2. As often happens in the Psalms of “supplication” addressed to the Lord to be delivered from evil, there are three characters who enter the scene in this Psalm. Here, first of all, God appears (verses 2-7), the “You” par excellence of the Psalm, to whom the person praying turns with confidence. A certainty emerges in face of the worries of an exhausting and perhaps dangerous day. The Lord is a consistent God, rigorous in confronting injustice, alien to any compromise with evil: “For thou art not a God who delights in wickedness” (verse 5).

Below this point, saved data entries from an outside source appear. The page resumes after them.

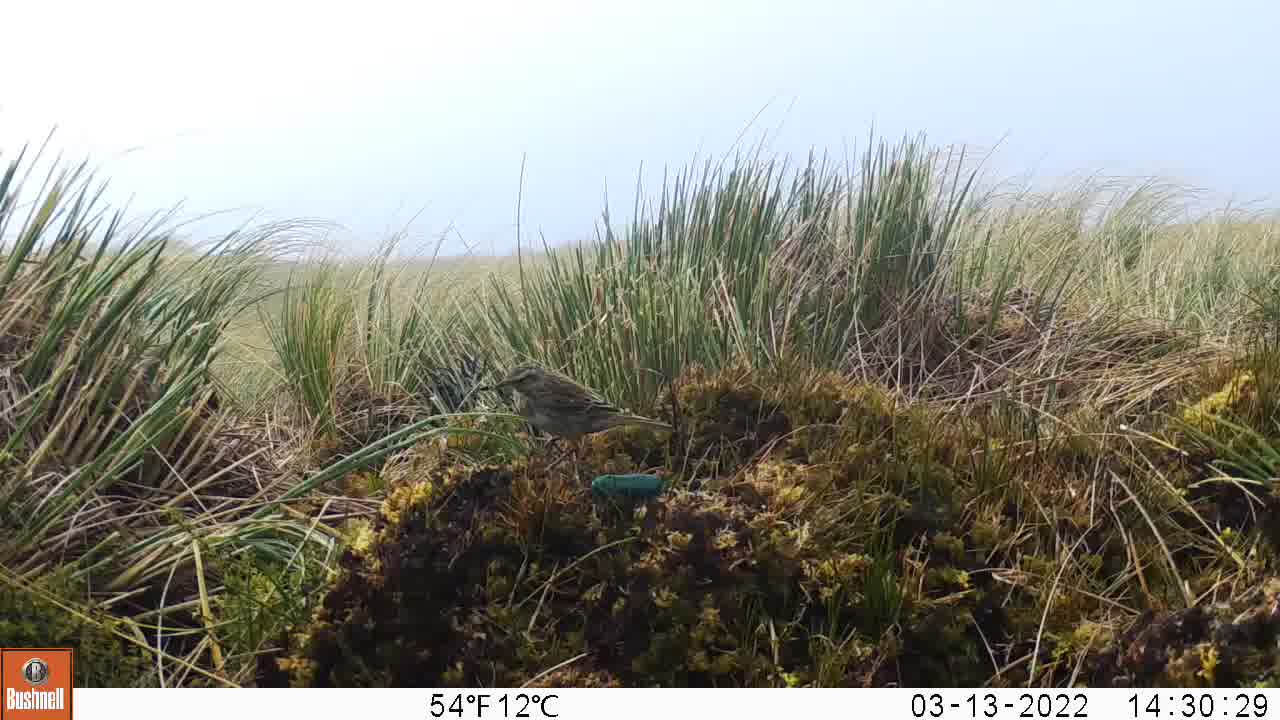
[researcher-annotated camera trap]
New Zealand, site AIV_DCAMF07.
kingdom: Animalia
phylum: Chordata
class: Aves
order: Passeriformes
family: Motacillidae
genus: Anthus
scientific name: Anthus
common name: pipit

A long list of evil people — the boastful, the foolish, evildoers, liars, the bloodthirsty and the deceitful — pass before the Lord´s eyes. He is the holy and just God and he is on the side of the one who walks on the path of truth and love, opposing the one who chooses “the paths that lead to the kingdom of darkness” (see Proverbs 2:18). The faithful one, then, does not feel alone and abandoned when he faces the city, entering society and the tangle of daily affairs.

3. In verses 8-9 of our morning prayer the second character, the man of prayer, presents himself with an “I,” revealing that his whole person is dedicated to God and to his “great mercy.” He is sure that the doors of the temple, namely, the place of communion and divine intimacy, bolted by the godless, are opened wide before him. He enters therein to experience the safety of divine protection, while outside, evil rages and celebrates its apparent and ephemeral triumphs.

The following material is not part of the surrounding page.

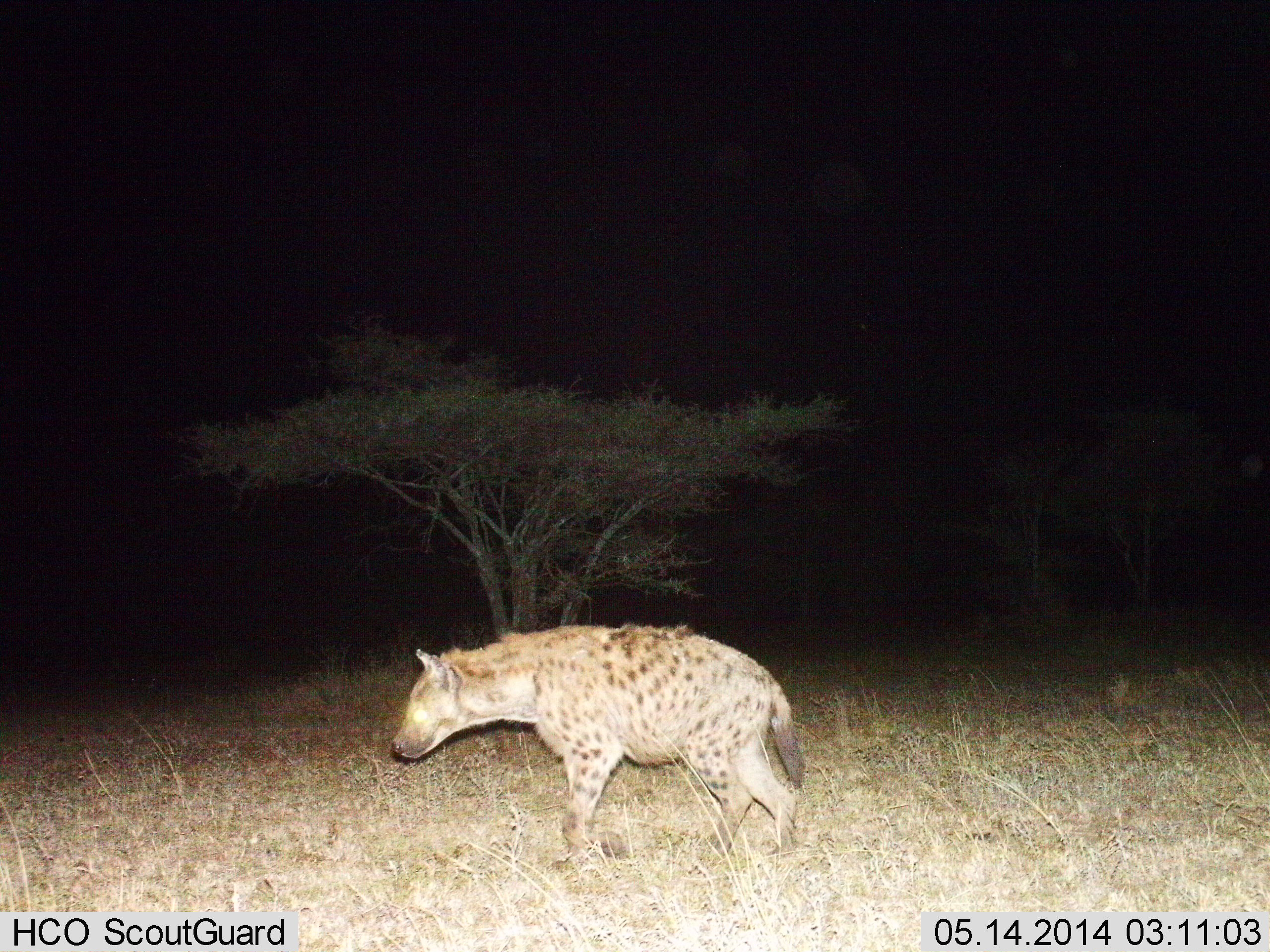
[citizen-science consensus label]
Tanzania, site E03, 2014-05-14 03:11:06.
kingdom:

From the morning prayer in the temple, the faithful one receives the interior drive to face an often hostile world. The Lord himself will take him by the hand and lead him on the streets of the city, indeed, he will “make straight the way,” as the Psalmist says, using a simple but thought-provoking image. In the Hebrew original this serene confidence is based on two words (hésed and sedaqáh): “Mercy or faithfulness” on one hand, and “justice or salvation” on the other. They are the typical words that celebrate the covenant that unites the Lord with his people and with every faithful individual.

4. Here, finally, the dark figure of the third character of this daily drama is outlined in the horizon: They are the “enemies,” the wicked, who were already in the background in the preceding verses. After the “You” of God and the “I” of the man of prayer, there is now a “They” that indicates a hostile mass, symbol of the evil of the world (verses 10-11). Their physiognomy is sketched on the basis of the word, the fundamental element in social communication. Four elements — mouth, heart, throat, tongue — express the radicalness of the malice inherent in their choice. Their mouth is full of falsehood, their heart constantly plots wickedness, their throat is like an open sepulcher, quick to wish only death, their tongue is seductive, but “is full of mortal poison” (James 3:8).

5. After this harsh and realistic portrait of the perverse one who attacks the just man, the Psalmist invokes divine condemnation in a verse (verse 11), which Christian liturgy omits, thus hoping to be conformed to the New Testament revelation of merciful love, which also offers the possibility of conversion to the wicked.

At this point the Psalmist´s prayer comes to an end full of light and peace (verses 12-13), after the dark profile of the sinner just drawn. A wave of serenity and joy envelops the one who is faithful to the Lord. The day that now begins in front of the believer, although marked by effort and anxiety, will always have the sun of divine blessing on him. The Psalmist, who knows profoundly the heart and style of God, has no doubt: “Thou dost bless the righteous, O Lord; thou dost cover him with favor as with a shield” (verse 13).